The future of cancer treatment is now much brighter. Researchers created digital twins of patients and used them as virtual guinea pigs to test different drugs to predict which would be most effective against the type of cancer they had.

Imagine your doctor tells you that you have cancer and need treatment immediately. They give you two options and ask you to choose one. Obviously you want the most effective treatment to fight cancer. You exists based on your body makeup. So how do you choose between the two treatments offered?

Researchers have made this decision much easier. By creating digital twins of cancer patients, they can be used as virtual guinea pigs, recreating clinical trials to compare the effectiveness of treatments and predict how a patient will respond.

Dr Peters is a consultant medical oncologist and co-founder and Chief Scientific Officer of The Royal Marsden NHS Foundation Trust, London. “Worldwide, we are spending billions of dollars to develop new cancer treatments,” said Uzma Asghar. ConcentratedA biotechnology company focused on personalized cancer treatments. “Some will be successful, but many will not. We can use digital twins to represent individual patients, create clinical trial groups, and compare treatments to see if they are successful before testing them with real patients.”

Digital twins are not new. NASA He claims the concept originated in the 1960s when he created multiple simulators to evaluate the oxygen tank explosion and subsequent engine damage on Apollo 13. But now, with advances in artificial intelligence, next-generation mobile communications and big data, the technology is on the rise and threatens to shake up many industries, including healthcare.

The researchers named their technology FarrSight-Twin.

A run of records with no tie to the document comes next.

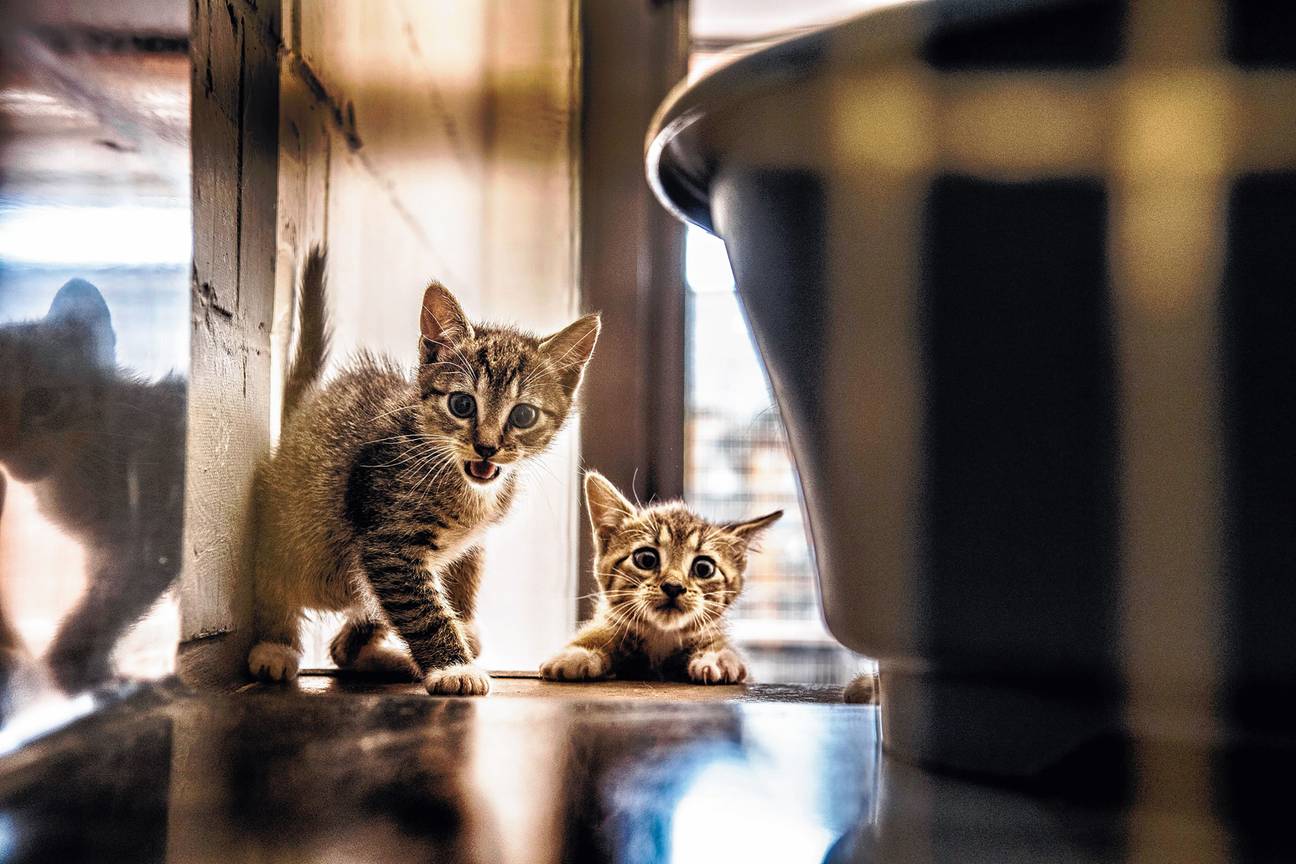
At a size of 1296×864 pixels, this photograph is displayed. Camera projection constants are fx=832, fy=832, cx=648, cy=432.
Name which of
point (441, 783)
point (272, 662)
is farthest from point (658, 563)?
point (441, 783)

It is based on advanced algorithms widely used by astrophysicists and applied to large amounts of molecular and patient data. This enables different oncology datasets to be integrated into a single, holistic patient response model.

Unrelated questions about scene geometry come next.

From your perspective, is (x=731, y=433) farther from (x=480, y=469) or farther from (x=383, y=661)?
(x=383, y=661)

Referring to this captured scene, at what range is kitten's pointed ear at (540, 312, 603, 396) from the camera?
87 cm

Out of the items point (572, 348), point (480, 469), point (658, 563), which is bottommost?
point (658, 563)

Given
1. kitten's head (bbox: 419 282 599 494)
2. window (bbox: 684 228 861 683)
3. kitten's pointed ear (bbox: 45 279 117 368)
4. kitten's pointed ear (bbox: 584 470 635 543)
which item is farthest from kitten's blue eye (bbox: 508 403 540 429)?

Digital twin technology could mean cancer treatment, or any treatment, is effective for the first time
Digital twin technology could mean cancer treatment, or any treatment, is effective for the first time

Simply put, each digital twin is created from biological data from thousands of cancer patients undergoing different types of treatments. All data is combined to reconstruct a twin of a real patient’s cancer with molecular data from the tumor. The twin could then be exposed to treatments taken directly from published clinical studies.

The researchers found that virtual clinical trials on digital twins accurately predicted the results of actual phase II or III clinical trials involving breast, pancreatic or ovarian cancer patients comparing two different drug treatments. The response rate for patients who received the treatment FarrSight-Twin predicted would be best for them was 75%; In patients who received a different treatment, this rate was 53.5%. Response rate is the percentage of patients whose cancer shrinks or disappears after treatment.

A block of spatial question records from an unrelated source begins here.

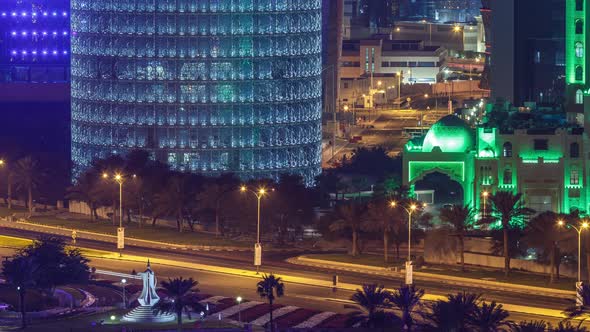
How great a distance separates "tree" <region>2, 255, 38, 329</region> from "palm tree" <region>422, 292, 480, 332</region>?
3352cm

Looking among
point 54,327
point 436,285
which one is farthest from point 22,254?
point 436,285

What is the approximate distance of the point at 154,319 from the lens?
591 ft

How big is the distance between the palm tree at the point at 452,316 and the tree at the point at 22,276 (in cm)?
3352

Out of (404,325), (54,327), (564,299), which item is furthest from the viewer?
(564,299)

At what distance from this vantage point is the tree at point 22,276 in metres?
179

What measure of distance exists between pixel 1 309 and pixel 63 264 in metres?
11.8

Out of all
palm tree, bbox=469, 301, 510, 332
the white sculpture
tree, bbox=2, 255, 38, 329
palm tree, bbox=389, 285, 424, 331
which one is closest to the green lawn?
tree, bbox=2, 255, 38, 329

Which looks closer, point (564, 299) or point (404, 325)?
point (404, 325)

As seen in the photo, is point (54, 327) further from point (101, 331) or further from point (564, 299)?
point (564, 299)

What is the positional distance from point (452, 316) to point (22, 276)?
3823 cm

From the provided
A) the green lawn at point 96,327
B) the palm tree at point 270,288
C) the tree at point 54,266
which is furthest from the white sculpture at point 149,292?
the tree at point 54,266

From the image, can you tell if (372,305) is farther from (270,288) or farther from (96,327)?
(96,327)

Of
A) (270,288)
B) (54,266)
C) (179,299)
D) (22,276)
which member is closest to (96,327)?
(22,276)

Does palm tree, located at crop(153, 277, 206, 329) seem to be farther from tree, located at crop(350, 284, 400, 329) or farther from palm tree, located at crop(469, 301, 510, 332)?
palm tree, located at crop(469, 301, 510, 332)
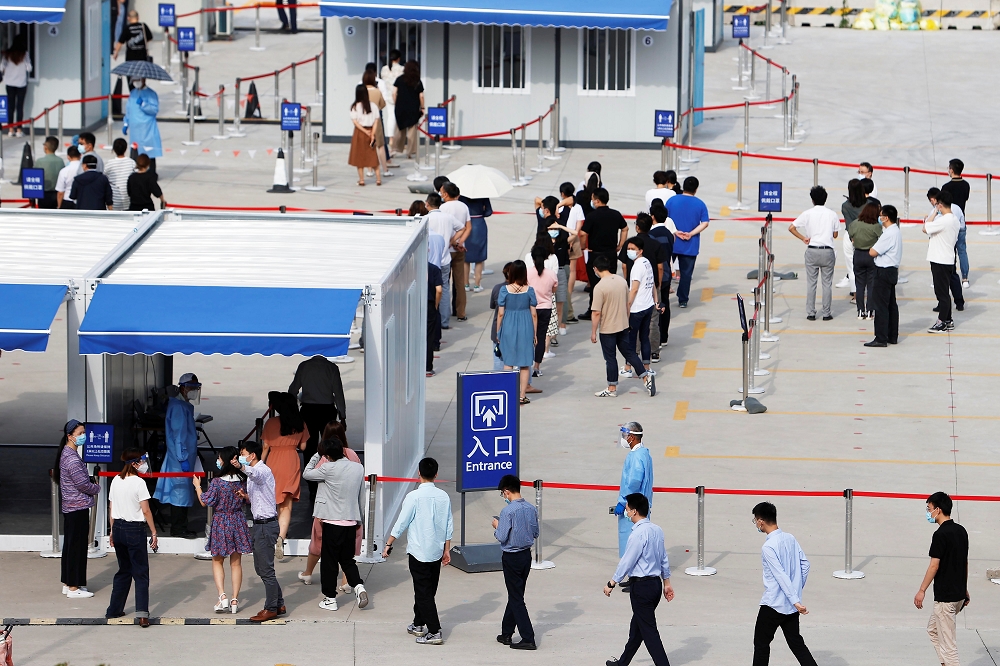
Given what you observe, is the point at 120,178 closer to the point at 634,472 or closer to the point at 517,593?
the point at 634,472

“We are excited to apply this type of technology by simulating clinical trials on different tumor types to predict patients’ response to different chemotherapies, and the results are encouraging,” Asghar said. “This technology means researchers can simulate patient trials at a much earlier stage of drug development and re-run the simulation multiple times to test different scenarios and maximize the likelihood of success. Checking patients to compare the effect of a new treatment with the current standard of care “It’s already being used to simulate the task.”

Researchers are currently using the Farr-Sight Twin to see if the technology can help predict which existing treatments will work best in patients with triple-negative breast cancer, a more aggressive type of tumor with a faster growth rate and higher risk of spread. This is a collaboration between researchers from Concr. Institute of Cancer Research (ICR)London, Durham University And Royal Marsden Hospitalalso in the United Kingdom.

They presented their findings on the use of digital twin technology to predict patients’ response to cancer treatment at the 36th European Organization for Research and Treatment of Cancer-National Cancer Institute-American Association for Cancer Research (EORTC-NCI-AACR/ENA). SymposiumHeld in Barcelona, ​​Spain, in late October 2024.